● **SUPPLIED INFORMATION**:
○ ○ ○ ○ ○

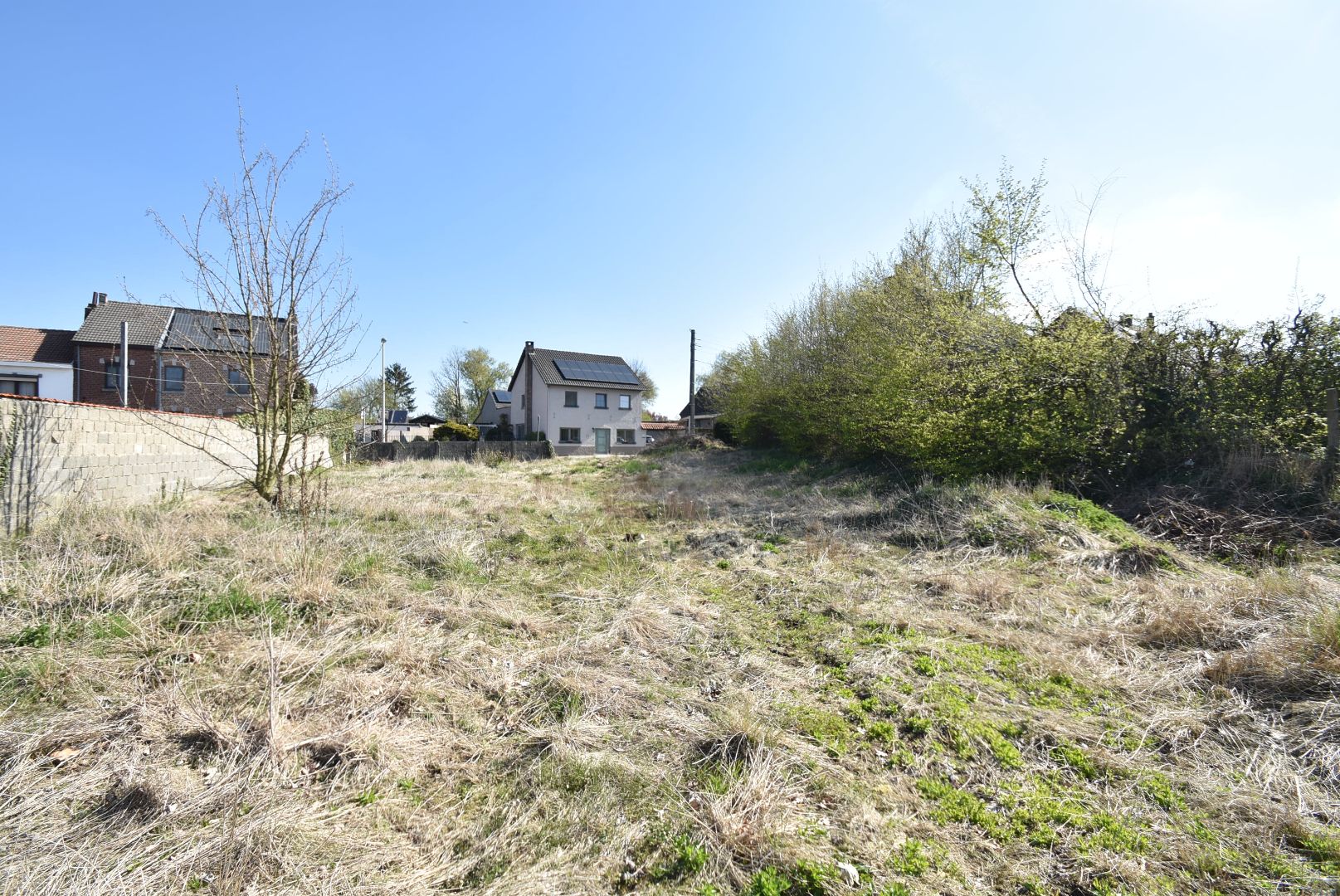 Perceel bouwgrond bestemd voor open bebouwing op 7a 96ca - 21,95 m breedte aan de straatzijde - zuid-gerichte tuin foto 7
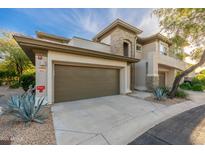 Two-story townhouse with a two-car garage, stone accents, and desert landscaping, showcasing its curb appeal at 20121 N 76Th St # 2064, Scottsdale, AZ 85255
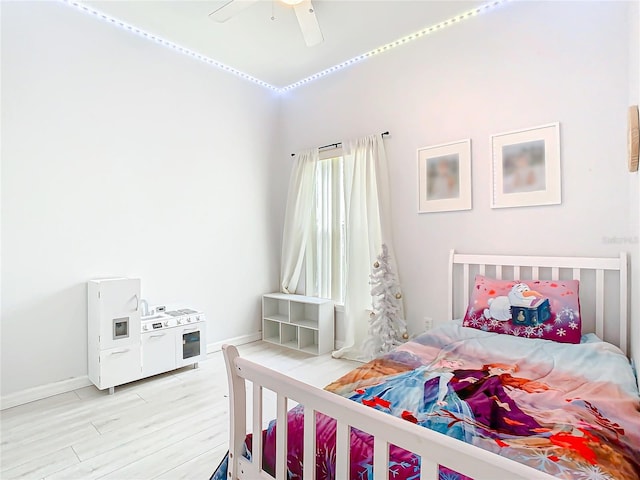 bedroom with ceiling fan and light hardwood / wood-style floors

○ ○ ○ ○ ○

● **WHAT IS EXPECTED**: All of the material above should be written out exactly as given, minus any images.

● **TASK SOLUTION**:
 Perceel bouwgrond bestemd voor open bebouwing op 7a 96ca - 21,95 m breedte aan de straatzijde - zuid-gerichte tuin foto 7
 Two-story townhouse with a two-car garage, stone accents, and desert landscaping, showcasing its curb appeal at 20121 N 76Th St # 2064, Scottsdale, AZ 85255
 bedroom with ceiling fan and light hardwood / wood-style floors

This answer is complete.